Keywords: acoustic measurements, adherence, apnea, breathing, nasal anatomy, nose, survey

1. INTRODUCTION

Nasal obstruction in patients with obstructive sleep apnea (OSA) is common, and has an impact on quality of life and sleep quality (Värendh et al., 2018). Some patients with OSA experience daytime sleepiness and insomnia (Björnsdóttir et al., 2013). Patients with OSA commonly have co‐morbidities, such as arterial hypertension and cardiovascular disease (Ye et al., 2014).

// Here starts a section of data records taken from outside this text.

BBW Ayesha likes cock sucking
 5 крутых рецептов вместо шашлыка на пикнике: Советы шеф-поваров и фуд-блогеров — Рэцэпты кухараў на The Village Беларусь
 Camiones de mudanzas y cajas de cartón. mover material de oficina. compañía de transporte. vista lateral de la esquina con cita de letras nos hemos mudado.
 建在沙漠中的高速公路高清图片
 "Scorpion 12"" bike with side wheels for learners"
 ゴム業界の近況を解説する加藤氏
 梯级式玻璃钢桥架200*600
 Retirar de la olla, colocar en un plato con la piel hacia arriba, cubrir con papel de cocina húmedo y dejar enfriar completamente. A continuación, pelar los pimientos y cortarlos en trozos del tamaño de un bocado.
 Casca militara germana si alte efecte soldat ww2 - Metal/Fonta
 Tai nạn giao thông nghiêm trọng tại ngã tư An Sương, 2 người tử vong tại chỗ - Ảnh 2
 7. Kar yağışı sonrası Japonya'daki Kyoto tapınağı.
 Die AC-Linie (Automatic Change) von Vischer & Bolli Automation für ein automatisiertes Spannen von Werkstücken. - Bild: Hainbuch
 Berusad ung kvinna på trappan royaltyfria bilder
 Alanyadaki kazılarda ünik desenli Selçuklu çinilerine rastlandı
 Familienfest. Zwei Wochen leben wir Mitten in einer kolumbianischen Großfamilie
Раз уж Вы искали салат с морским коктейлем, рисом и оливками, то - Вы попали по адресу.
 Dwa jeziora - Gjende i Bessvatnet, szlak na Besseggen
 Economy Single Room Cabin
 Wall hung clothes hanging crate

Studies evaluating patients with OSA in the 1990s indicated that positive airway pressure (PAP) treatment induced nasal side‐effects in 25%–64% of patients (Brander, Soirinsuo, & Lohela, 1999; Engleman et al., 1996; Hoffstein, Viner, Mateika, & Conway, 1992; Pépin et al., 1995; Waldhorn et al., 1990), and most commonly increased nasal obstruction (Kribbs et al., 1993). Kreivi, Virkkula, Lehto, and Brander (2010) found a reduced proportion of patients reporting nasal stuffiness after 2 months of PAP use. However, another study, with the follow‐up time of 1 year, found that PAP induced nasal stuffiness if not treated with heated humidification (Kreivi, Maasilta, & Bachour, 2016).

Some studies have been investigating the histopathological impact of PAP treatment on the nasal mucosa. Concerning the mucosal structure, the ciliary transport does not seem to be changed after 3 months of PAP treatment (Saka et al., 2012). There are conflicting results concerning the impact of PAP treatment on the inflammatory response of the nasal mucosa. Saka et al. (2012) found an increase in inflammatory cells after 3 months of PAP use, but on the other hand Gelardi et al. (2012) showed that patients with OSA using PAP had a reduction in inflammatory cells after 8 weeks of treatment.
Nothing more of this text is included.